Newsflash, no relationship stays passionate for the duration, once mortgages and kids and responsibilities happen relationships change. It’s called real life.

Your DH should leave you, and insist on 50/50 contact for the kids. Is passionate sex worth not seeing your kids for 50% of the time?

You’re not seeing the real picture here. And you could die before your husband. There are no guarantees in life.

NumaNumaYay · 27/12/2021 18:25

An ever widening gap isn't going to be a good thing. I didn't think about that at 22. That didn't occur to me.

Are you a super physicist?
How have you found a way to expand time?

If anything the age gap will seem even smaller as you get older.

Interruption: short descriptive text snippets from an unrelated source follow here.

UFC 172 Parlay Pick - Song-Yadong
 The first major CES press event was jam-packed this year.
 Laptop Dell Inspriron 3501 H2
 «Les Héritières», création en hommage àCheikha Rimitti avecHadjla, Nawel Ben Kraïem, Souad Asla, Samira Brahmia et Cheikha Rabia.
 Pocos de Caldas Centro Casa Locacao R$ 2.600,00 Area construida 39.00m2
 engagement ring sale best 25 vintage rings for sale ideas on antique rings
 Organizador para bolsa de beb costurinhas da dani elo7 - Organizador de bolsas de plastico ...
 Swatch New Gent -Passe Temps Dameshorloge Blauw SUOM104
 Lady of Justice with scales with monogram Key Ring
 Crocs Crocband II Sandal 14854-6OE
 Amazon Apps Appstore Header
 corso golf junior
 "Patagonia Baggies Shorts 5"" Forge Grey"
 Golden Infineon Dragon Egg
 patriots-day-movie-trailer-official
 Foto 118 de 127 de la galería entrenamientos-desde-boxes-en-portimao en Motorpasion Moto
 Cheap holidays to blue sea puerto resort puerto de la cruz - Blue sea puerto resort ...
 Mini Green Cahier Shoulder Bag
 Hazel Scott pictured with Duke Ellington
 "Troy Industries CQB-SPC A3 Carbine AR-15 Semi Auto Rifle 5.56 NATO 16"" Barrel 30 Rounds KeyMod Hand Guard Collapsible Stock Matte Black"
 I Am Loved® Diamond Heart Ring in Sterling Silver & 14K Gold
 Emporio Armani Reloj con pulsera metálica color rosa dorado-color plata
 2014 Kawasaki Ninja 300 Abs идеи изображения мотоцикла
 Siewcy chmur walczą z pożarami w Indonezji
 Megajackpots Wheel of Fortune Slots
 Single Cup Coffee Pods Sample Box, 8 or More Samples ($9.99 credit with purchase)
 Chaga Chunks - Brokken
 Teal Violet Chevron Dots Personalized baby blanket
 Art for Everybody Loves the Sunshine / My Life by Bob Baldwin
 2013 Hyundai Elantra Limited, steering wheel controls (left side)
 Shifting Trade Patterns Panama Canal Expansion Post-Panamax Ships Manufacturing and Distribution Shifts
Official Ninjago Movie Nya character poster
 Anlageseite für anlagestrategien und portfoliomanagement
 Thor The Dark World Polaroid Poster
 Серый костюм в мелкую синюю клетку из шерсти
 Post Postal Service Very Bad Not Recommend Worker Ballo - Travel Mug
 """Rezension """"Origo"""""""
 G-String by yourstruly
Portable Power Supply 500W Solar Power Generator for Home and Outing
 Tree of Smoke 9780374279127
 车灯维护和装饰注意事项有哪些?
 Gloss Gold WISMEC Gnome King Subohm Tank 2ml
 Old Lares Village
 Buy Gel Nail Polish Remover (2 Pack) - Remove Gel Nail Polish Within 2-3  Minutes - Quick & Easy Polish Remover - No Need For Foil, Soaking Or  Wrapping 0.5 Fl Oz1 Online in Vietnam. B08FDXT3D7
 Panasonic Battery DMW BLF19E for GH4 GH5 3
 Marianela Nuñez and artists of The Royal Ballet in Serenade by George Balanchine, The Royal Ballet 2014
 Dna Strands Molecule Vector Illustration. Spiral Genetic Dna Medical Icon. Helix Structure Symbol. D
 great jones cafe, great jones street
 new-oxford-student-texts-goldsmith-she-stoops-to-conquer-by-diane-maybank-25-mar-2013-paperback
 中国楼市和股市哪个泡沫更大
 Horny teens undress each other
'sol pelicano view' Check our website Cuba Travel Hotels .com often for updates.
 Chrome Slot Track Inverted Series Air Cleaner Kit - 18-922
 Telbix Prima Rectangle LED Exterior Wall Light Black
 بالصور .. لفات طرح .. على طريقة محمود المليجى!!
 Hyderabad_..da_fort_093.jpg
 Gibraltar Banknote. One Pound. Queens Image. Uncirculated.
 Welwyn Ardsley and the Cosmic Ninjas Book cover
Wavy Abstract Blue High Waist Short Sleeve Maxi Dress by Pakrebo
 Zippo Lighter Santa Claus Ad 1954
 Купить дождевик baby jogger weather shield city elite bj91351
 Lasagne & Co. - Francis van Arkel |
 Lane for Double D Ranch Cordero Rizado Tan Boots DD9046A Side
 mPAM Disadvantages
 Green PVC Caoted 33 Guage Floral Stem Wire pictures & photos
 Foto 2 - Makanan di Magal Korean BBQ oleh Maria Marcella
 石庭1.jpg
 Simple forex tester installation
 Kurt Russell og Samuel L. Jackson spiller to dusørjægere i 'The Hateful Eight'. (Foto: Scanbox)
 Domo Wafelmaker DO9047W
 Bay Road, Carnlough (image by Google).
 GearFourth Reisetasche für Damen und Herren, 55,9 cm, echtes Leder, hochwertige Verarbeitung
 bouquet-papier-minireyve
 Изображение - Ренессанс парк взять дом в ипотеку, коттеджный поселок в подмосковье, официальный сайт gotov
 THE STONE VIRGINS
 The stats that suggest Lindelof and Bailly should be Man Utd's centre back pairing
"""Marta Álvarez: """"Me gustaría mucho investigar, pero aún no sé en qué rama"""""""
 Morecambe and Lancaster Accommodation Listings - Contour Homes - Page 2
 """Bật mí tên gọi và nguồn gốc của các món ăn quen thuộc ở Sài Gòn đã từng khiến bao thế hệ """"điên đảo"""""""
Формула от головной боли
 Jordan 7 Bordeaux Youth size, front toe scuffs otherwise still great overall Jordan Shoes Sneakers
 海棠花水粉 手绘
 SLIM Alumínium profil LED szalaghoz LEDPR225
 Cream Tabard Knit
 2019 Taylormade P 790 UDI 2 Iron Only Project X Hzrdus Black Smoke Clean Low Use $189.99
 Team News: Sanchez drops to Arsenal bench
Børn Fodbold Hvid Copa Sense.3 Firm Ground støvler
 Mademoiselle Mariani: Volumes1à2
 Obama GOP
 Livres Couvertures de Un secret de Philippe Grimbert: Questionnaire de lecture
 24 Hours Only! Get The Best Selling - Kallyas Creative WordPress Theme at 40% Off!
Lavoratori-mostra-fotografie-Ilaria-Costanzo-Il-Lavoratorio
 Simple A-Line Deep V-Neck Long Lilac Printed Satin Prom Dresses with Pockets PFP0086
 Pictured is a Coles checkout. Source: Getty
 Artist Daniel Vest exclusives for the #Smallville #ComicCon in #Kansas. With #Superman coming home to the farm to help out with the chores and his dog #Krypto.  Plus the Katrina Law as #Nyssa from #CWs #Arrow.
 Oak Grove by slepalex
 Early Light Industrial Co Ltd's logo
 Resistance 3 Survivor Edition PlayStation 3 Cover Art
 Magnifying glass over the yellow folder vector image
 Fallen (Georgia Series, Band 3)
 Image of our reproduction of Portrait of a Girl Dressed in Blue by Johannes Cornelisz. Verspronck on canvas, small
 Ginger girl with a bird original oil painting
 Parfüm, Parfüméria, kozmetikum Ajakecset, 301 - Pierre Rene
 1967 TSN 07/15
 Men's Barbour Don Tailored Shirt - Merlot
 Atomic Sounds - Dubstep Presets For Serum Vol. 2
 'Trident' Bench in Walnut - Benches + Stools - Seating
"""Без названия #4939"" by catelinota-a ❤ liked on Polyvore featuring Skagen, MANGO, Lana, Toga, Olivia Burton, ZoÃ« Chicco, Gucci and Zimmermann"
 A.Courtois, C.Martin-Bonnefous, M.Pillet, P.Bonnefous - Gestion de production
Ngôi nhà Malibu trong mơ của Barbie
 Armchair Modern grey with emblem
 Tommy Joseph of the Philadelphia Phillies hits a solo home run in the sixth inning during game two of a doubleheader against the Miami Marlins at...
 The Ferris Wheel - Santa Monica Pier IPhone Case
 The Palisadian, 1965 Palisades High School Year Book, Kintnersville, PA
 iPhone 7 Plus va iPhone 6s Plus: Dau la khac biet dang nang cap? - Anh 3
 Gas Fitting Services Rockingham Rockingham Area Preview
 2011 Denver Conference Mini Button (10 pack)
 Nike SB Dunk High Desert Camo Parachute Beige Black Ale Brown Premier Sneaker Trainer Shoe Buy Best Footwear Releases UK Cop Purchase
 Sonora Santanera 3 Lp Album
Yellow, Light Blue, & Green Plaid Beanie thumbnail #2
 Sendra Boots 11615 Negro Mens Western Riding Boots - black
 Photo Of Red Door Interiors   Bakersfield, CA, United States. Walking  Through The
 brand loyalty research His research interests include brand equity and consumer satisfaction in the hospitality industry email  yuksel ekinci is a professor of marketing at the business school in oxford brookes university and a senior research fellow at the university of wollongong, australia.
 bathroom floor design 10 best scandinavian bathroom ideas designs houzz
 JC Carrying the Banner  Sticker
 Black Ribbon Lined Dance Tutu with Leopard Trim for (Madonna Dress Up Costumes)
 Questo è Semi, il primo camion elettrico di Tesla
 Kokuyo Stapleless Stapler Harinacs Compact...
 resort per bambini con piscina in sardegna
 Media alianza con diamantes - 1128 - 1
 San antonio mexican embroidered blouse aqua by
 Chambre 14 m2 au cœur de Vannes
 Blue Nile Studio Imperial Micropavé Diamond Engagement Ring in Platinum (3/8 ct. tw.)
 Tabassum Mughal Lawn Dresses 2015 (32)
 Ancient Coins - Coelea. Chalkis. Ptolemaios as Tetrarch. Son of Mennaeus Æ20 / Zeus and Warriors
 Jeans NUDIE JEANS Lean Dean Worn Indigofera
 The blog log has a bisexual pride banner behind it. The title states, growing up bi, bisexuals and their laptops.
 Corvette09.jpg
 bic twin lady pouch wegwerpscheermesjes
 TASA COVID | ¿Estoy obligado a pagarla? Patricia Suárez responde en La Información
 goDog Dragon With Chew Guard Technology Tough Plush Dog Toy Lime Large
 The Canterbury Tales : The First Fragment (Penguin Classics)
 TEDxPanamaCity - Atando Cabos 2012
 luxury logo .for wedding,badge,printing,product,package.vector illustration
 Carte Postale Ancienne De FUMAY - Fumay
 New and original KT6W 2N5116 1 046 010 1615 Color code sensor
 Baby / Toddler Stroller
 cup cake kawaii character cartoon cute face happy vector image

FreedomFaith · 27/12/2021 18:36

So you've cheated on your husband now, with an ex that you've ran back to twice now, just because you want 'passion' and 'sex'? Jesus christ...

Just leave your husband. He deserves someone who wants to be with him. You're only with him for convenience. Leave him, go shag the ex you're so desperate for that you can't even prevent yourself messaging him. I mean you'll ruin your life, you'll have no home, your husband will hate you, your children will likely think you're an idiot and the ex will leave you so you'll be alone, but hey, you'll have more memories of good shags. That makes it worth it, right?